Request - Please transcribe the stretch of the Node.js tutorial from "See the following screenshot" through "application working fully!".

When you run the command, you will see the following output in your terminal:

  • To enable any changes made to the code to reflect immediately and run, let’s install another module called ‘nodemon’. So, end the process in the terminal with CTRL C and paste this command in your terminal:
npm install nodemon --save

After installation, check your package.json file to confirm that the nodemon module has been installed. 

  • Next, open your package.json file and replace the start script with the following code:
nodemon server.js

See the following screenshot of the start script in the package.json file below:

  • Run the npm start command in your terminal, to ensure that the application is still running and you will see the following ouput in your terminal:

Now that you have successfully set up your application to run on PORT 3000 and connected your application to your database via mongoose with MongoDB Compass, we can move forward to write some code to get the application working fully!

Setting up the Controllers, Models, and Routes for the Application

Here, we are going to build the routes, controllers, and models for the application with the following steps:

  • In your VS Code, create these three folders within your working directory with the names:
    • Controllers
    • models
    • routes
  • Open your newly created folder ‘models’ and create a file ‘Data.js’ within the directory and type the following code in it:
const mongoose = require('mongoose');
const Schema = mongoose.Schema;
const userSchema = new Schema({
    name: {
        type: String
    },
    designation: {
        type: String
    },
    email: {
        type: String
    },
    phone: {
        type: String
    },
    age: {
        type: Number
    }
}, {timeStamps: true})
const User = mongoose.model('User', userSchema)
model.exports = User

Your ‘Data.js’ file should look like this in your code editor:

  • Navigate to the ‘controllers’ folder you created and create a file ‘UserController.js’ and type the following code in it:
const User = require('../models/Data');
// Fetches all Users
const users = (req, res, next) => {
    User.find()
    .then(response => {
        res.json({
            response
        })
    })
    .catch(error => {
        res.json({
            message: 'An error occured!'
        })
    })
}
//Fetches a Single User
const one_user = (req, res, next) => {
    let userID = req.body.userID
    User.findById(userID)
    .then(response => {
        res.json({
            response
        })
    })
    .catch(error => {
        res.json({
            message: 'An error occured!'
        })
    })
}
// Saves user to the database
const store = (req, res, next) => {
    let user = new User({
        name: req.body.name,
        designation: req.body.designation,
        email: req.body.email,
        phone: req.body.phone,
        age: req.body.age
    })
    user.save()
    .then(response => {
        res.json({
            message: 'User added successfully!'
        })
    })
    .catch(error => {
        res.json({
            message: 'An error occured!'
        })
    })

Given information -
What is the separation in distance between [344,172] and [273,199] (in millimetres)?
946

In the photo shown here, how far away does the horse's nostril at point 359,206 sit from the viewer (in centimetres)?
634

Result of this task -
See the following screenshot of the start script in the package.json file below:

  • Run the npm start command in your terminal, to ensure that the application is still running and you will see the following ouput in your terminal:

Now that you have successfully set up your application to run on PORT 3000 and connected your application to your database via mongoose with MongoDB Compass, we can move forward to write some code to get the application working fully!